**AIM OF THE EXERCISE:**
Copy out the rendering forum thread below in full, word for word.

**TEXT:**

# Forum Home Renovation Rendering  Dulux or Rockcote render ?

## familyguy

We plan to render the exterior of an older addition that has been clad in Blue Board, a visit to Bunnings turned up Dulux and Rockcote products, both appear to be similar, the YouTube videos show application to be also very similar for both. There is however a large disparity in the cost with Rockcote being considerably cheaper, has anyone had any experience with the Rockcote products ? are they equal to Dulux in quality, I'm only looking at about 20 square meters and I don't mind paying more for a superior product, but it seems silly to pay almost 50% extra just for a different brand name. 
Opinions appreciated.

----------


## FreeTV

You'll find my detailed response here   http://www.renovateforum.com/f208/ex...ishing-103992/ 
cheers 
Adam

----------


## familyguy

> You'll find my detailed response here   http://www.renovateforum.com/f208/ex...ishing-103992/ 
> cheers 
> Adam

  Thanks for the reply.
I ended up using Dunlop fine render in a powder form, just mix with water and trowel on, I used the tools I had on hand, a small triangle shaped trowel to scoop up the render from the bucket onto the steel float and then trowel onto the board. The first bucket was mixed too thick, thinking it would need to be thick to stay on the board, but it made for heavy going to get an even coat. Towards the end of the bucket I added a bit of water and found it much easier to work with, a creamy consistency worked for me. After reading your account perhaps it is just as well I used the bags of render.
Didn't have an assistant and found that working at an even pace of  :Redface:  mix bucket, apply, and then go back and apply finish to the previous bucket, worked for me - I have no previous experience in rendering. Cost was far less than the dulux render, I think about $140 to cover 22 sqm, it is not however coloured so I need to wait a few weeks and then give it 2 to 3 coats of paint. At this stage the render looks good, however the final test will be after it's painted, once it's good and dry I may hose it down so it has some sheen and I'll be able to see just how even it looks.

----------

**MATERIAL PROVIDED:**
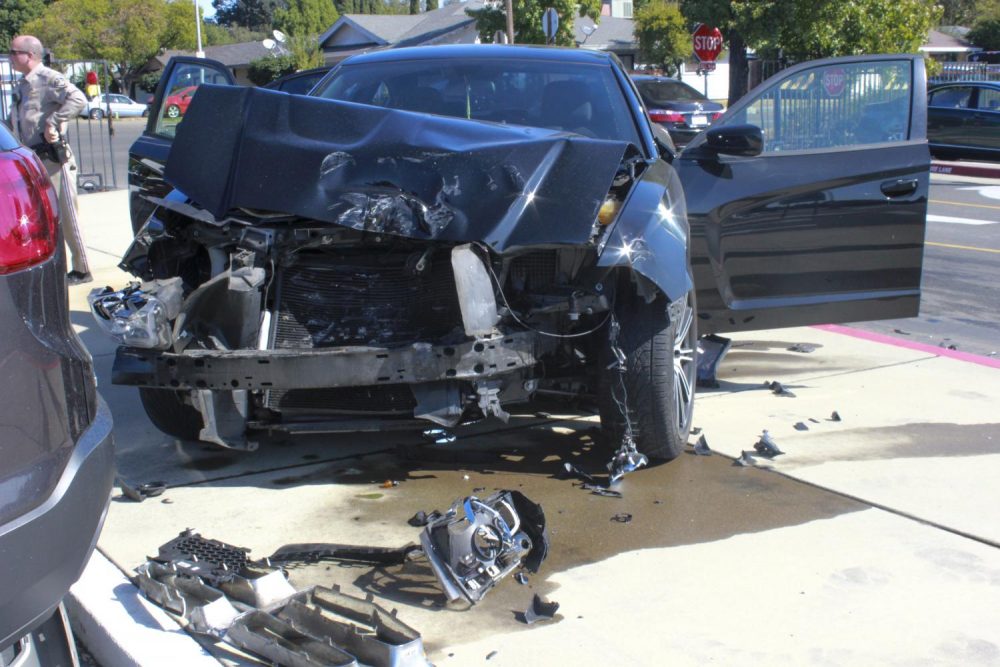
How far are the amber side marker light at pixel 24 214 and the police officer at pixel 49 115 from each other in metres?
6.71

**TASK RESPONSE:**
# Forum Home Renovation Rendering  Dulux or Rockcote render ?

## familyguy

We plan to render the exterior of an older addition that has been clad in Blue Board, a visit to Bunnings turned up Dulux and Rockcote products, both appear to be similar, the YouTube videos show application to be also very similar for both. There is however a large disparity in the cost with Rockcote being considerably cheaper, has anyone had any experience with the Rockcote products ? are they equal to Dulux in quality, I'm only looking at about 20 square meters and I don't mind paying more for a superior product, but it seems silly to pay almost 50% extra just for a different brand name. 
Opinions appreciated.

----------


## FreeTV

You'll find my detailed response here   http://www.renovateforum.com/f208/ex...ishing-103992/ 
cheers 
Adam

----------


## familyguy

> You'll find my detailed response here   http://www.renovateforum.com/f208/ex...ishing-103992/ 
> cheers 
> Adam

  Thanks for the reply.
I ended up using Dunlop fine render in a powder form, just mix with water and trowel on, I used the tools I had on hand, a small triangle shaped trowel to scoop up the render from the bucket onto the steel float and then trowel onto the board. The first bucket was mixed too thick, thinking it would need to be thick to stay on the board, but it made for heavy going to get an even coat. Towards the end of the bucket I added a bit of water and found it much easier to work with, a creamy consistency worked for me. After reading your account perhaps it is just as well I used the bags of render.
Didn't have an assistant and found that working at an even pace of  :Redface:  mix bucket, apply, and then go back and apply finish to the previous bucket, worked for me - I have no previous experience in rendering. Cost was far less than the dulux render, I think about $140 to cover 22 sqm, it is not however coloured so I need to wait a few weeks and then give it 2 to 3 coats of paint. At this stage the render looks good, however the final test will be after it's painted, once it's good and dry I may hose it down so it has some sheen and I'll be able to see just how even it looks.

----------